> _Task_: Only certain lines below are wanted: those starting at the line containing "[camera trap, expert-labeled]" and ending at the line containing "A: Mouse species (Rodentia).", both included, each retyped exactly.
· · ·
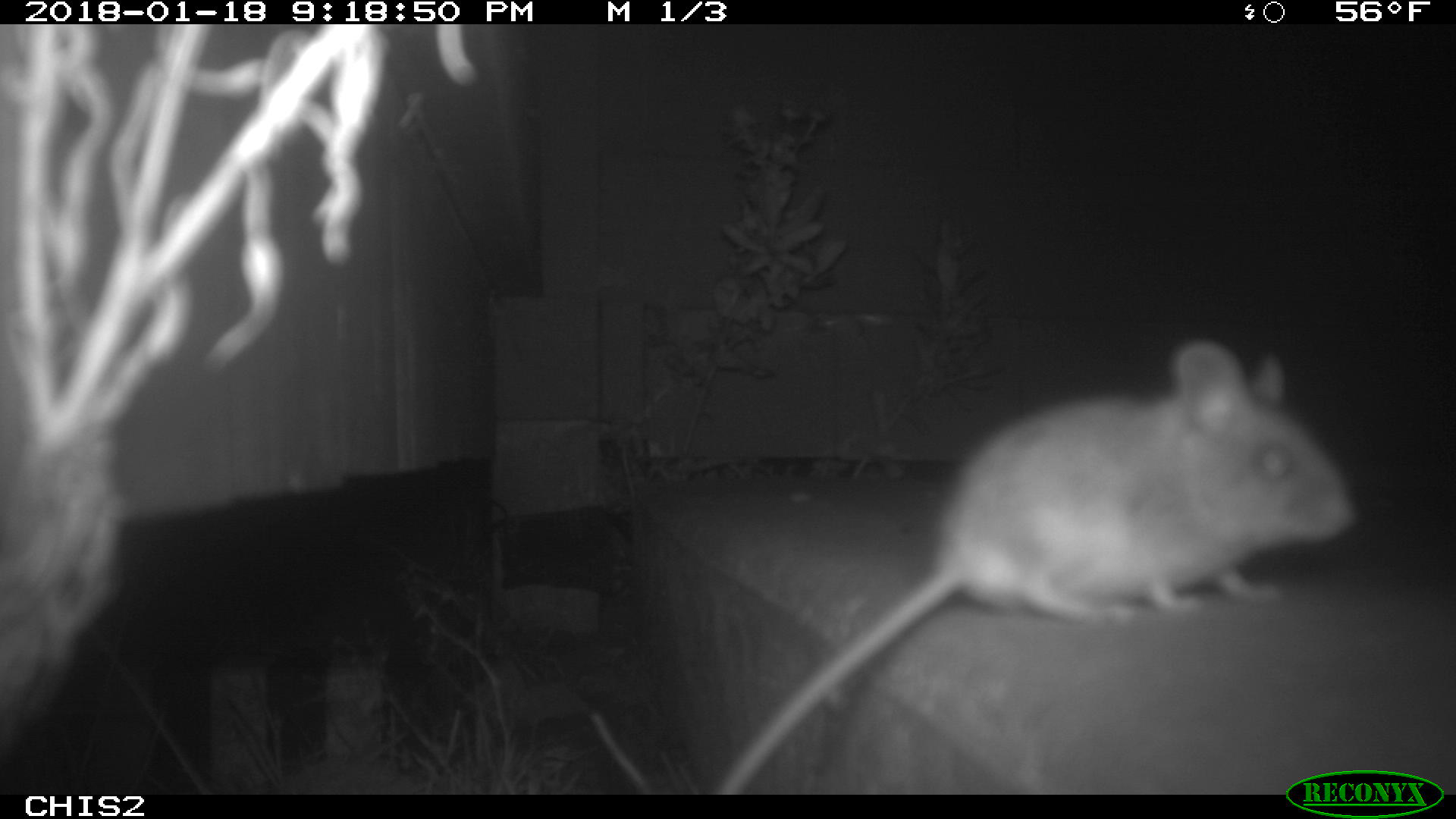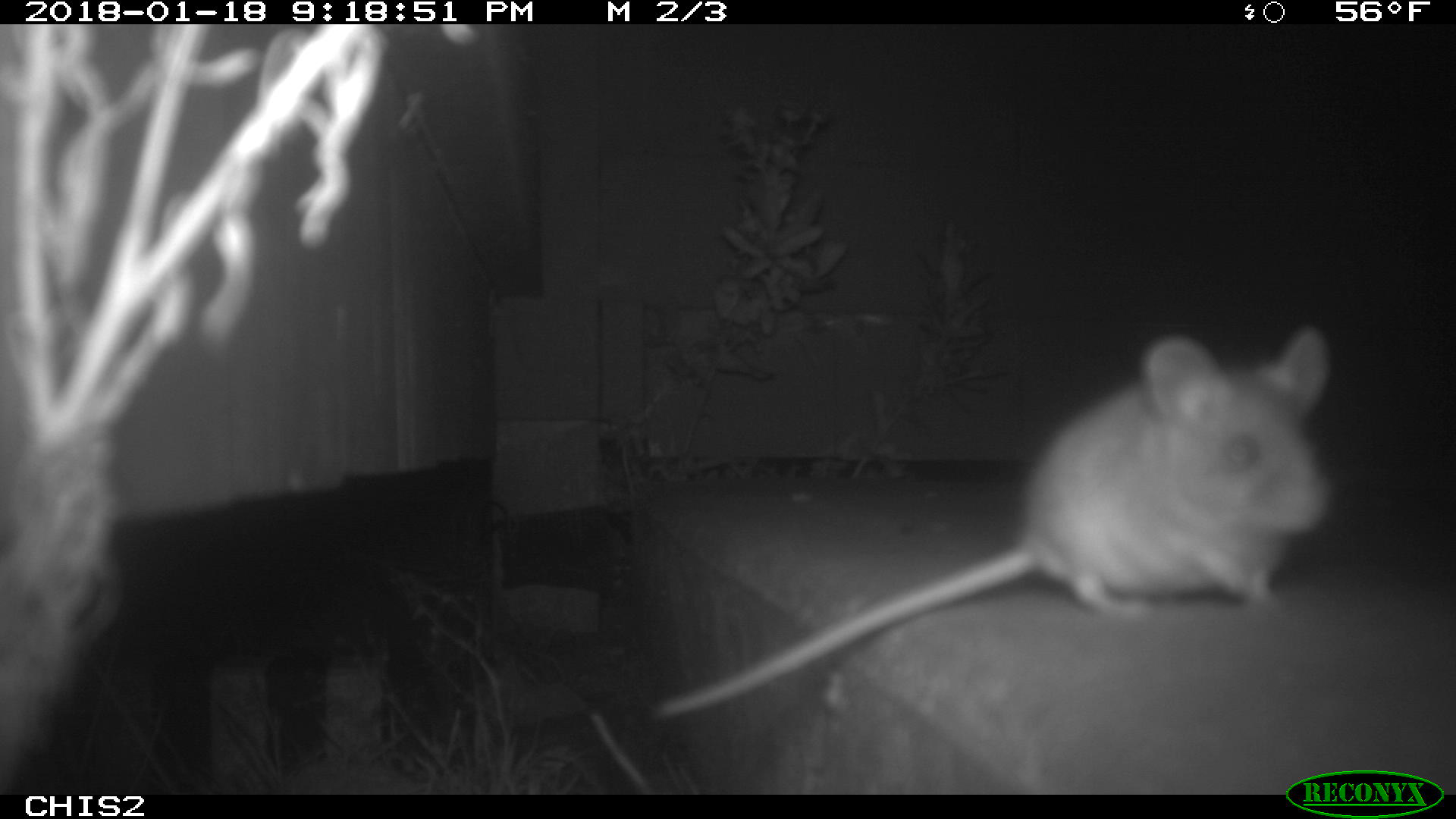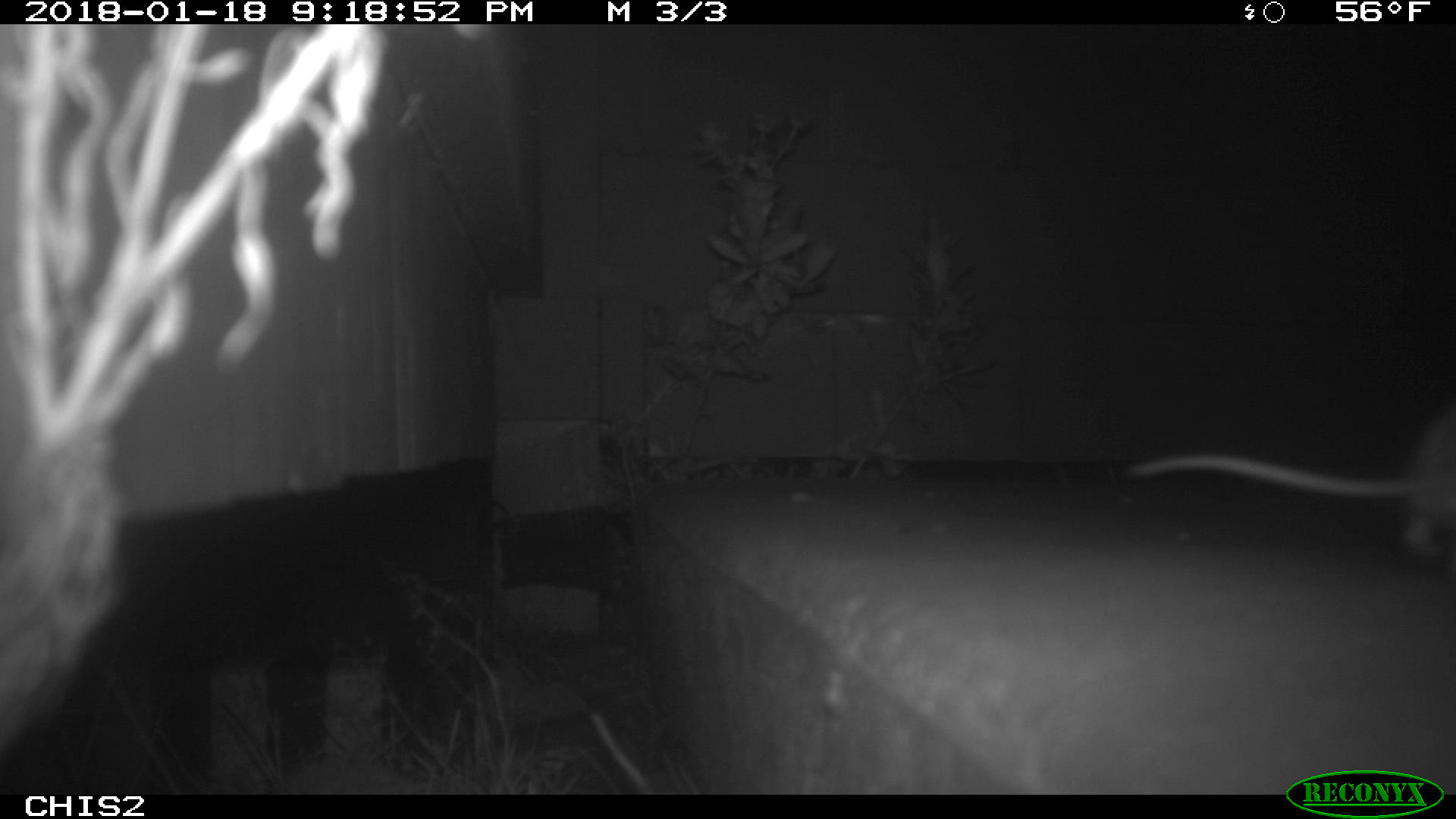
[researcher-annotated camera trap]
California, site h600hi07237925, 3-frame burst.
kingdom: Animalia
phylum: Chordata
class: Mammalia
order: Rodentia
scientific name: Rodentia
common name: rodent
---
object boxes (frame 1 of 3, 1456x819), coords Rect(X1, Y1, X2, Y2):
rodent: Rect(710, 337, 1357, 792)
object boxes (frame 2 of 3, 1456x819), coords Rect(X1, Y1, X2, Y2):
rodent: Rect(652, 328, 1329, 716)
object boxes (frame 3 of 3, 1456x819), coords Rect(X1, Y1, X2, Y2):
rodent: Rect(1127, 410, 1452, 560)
· · ·
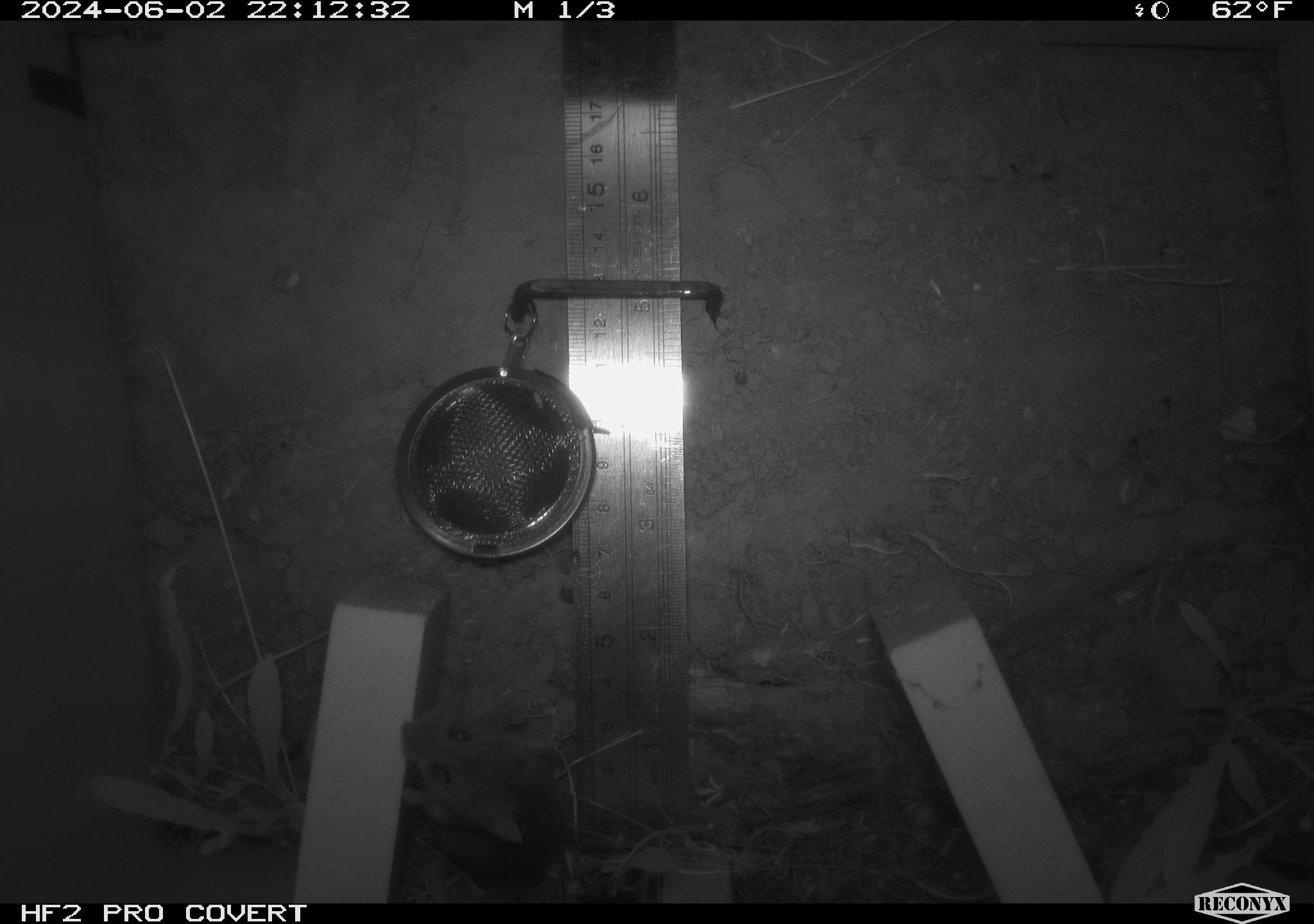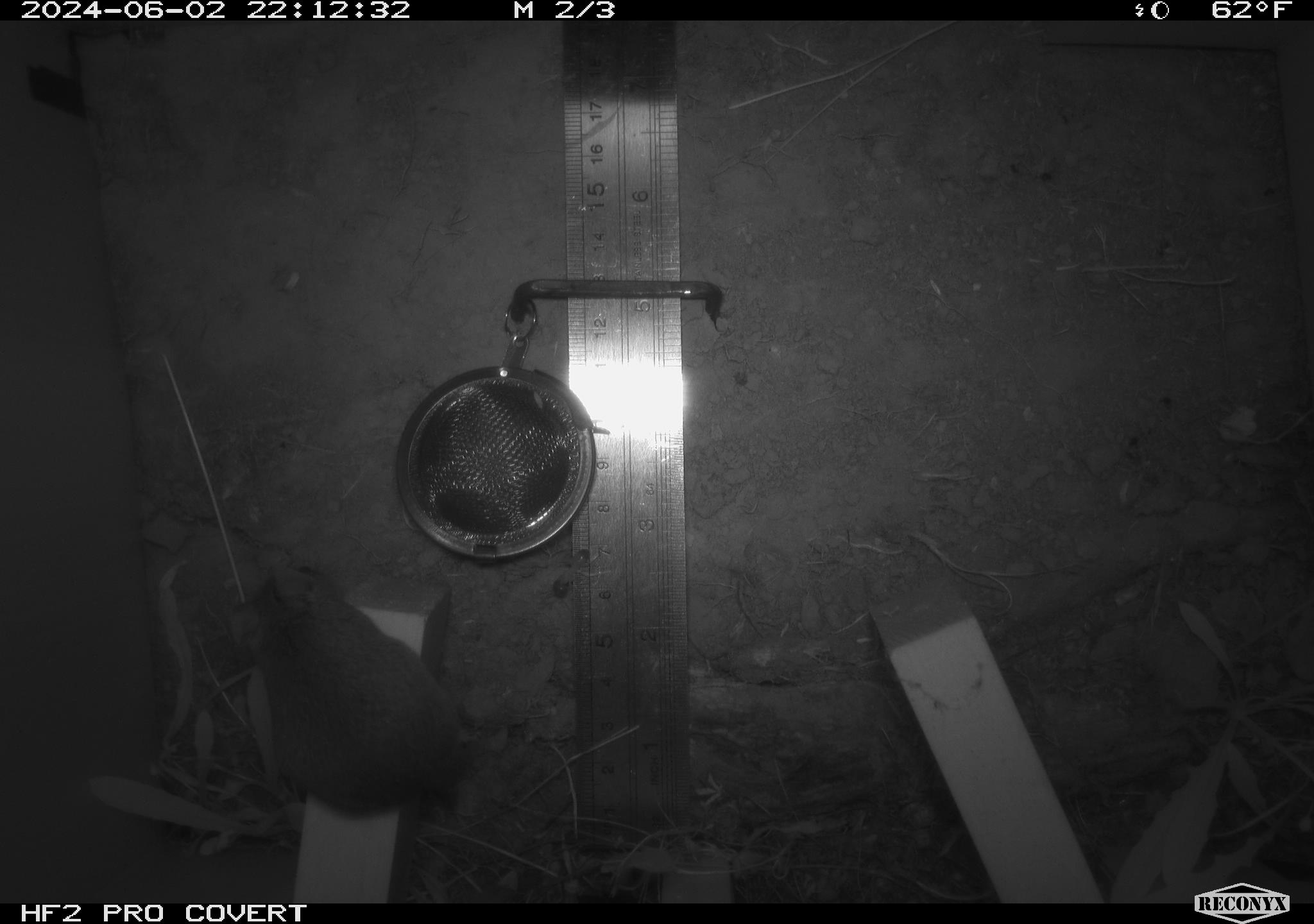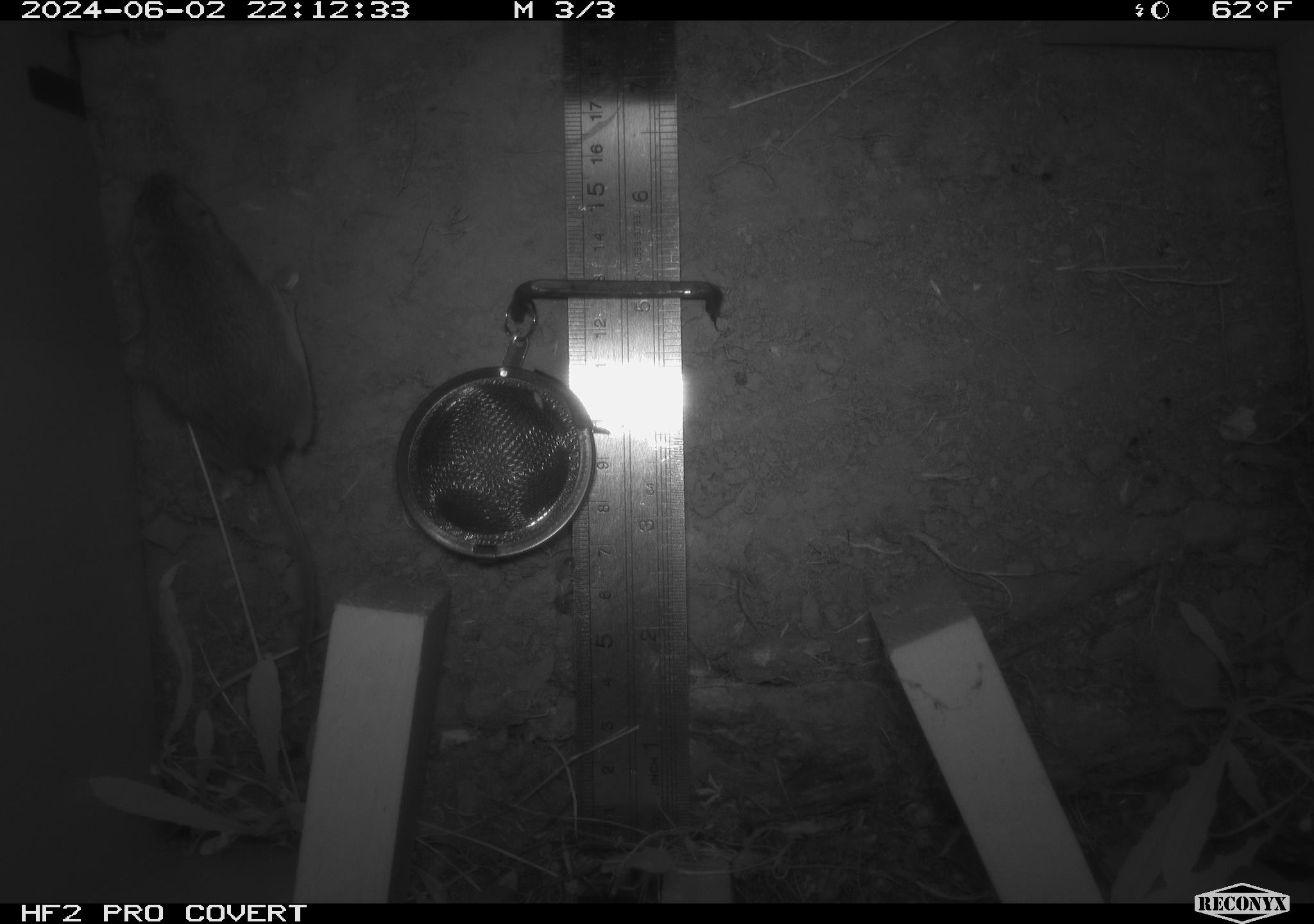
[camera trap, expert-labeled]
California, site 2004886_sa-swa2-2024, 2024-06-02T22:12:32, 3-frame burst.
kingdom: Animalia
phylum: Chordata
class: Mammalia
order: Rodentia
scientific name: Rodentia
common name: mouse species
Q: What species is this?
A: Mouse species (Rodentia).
· · ·
> _Solution below_:
[camera trap, expert-labeled]
California, site 2004886_sa-swa2-2024, 2024-06-02T22:12:32, 3-frame burst.
kingdom: Animalia
phylum: Chordata
class: Mammalia
order: Rodentia
scientific name: Rodentia
common name: mouse species
Q: What species is this?
A: Mouse species (Rodentia).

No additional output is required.